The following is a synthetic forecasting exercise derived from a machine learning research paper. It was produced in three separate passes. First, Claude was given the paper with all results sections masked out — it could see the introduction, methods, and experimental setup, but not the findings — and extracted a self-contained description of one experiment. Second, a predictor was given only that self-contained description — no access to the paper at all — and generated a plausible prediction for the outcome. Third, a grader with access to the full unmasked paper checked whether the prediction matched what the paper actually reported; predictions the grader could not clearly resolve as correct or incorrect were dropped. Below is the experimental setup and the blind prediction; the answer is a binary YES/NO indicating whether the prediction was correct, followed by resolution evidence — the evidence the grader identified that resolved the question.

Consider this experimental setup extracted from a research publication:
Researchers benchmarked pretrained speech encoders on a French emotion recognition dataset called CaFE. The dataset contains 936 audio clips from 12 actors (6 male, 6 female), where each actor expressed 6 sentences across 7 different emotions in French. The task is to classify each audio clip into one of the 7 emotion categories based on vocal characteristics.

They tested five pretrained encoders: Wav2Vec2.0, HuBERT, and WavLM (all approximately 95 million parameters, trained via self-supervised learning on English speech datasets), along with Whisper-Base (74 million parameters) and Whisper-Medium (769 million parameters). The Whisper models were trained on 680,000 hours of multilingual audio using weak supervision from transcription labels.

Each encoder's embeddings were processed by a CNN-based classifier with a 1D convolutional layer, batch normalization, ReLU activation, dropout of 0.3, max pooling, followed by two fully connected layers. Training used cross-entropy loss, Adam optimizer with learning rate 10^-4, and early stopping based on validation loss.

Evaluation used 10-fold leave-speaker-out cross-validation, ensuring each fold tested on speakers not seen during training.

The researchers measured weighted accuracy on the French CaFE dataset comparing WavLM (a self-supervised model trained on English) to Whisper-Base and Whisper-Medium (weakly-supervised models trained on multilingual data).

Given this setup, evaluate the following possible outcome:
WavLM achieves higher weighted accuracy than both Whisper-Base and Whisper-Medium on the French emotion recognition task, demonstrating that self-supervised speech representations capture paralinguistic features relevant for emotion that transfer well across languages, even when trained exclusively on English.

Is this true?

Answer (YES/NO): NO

TASK PROMPT:
Starting at the line that contains "WavLM achieves higher", copy each line through the last one in the records, exactly, and output nothing else.

TASK ANSWER:
WavLM achieves higher weighted accuracy than both Whisper-Base and Whisper-Medium on the French emotion recognition task, demonstrating that self-supervised speech representations capture paralinguistic features relevant for emotion that transfer well across languages, even when trained exclusively on English.

Is this true?

Answer (YES/NO): NO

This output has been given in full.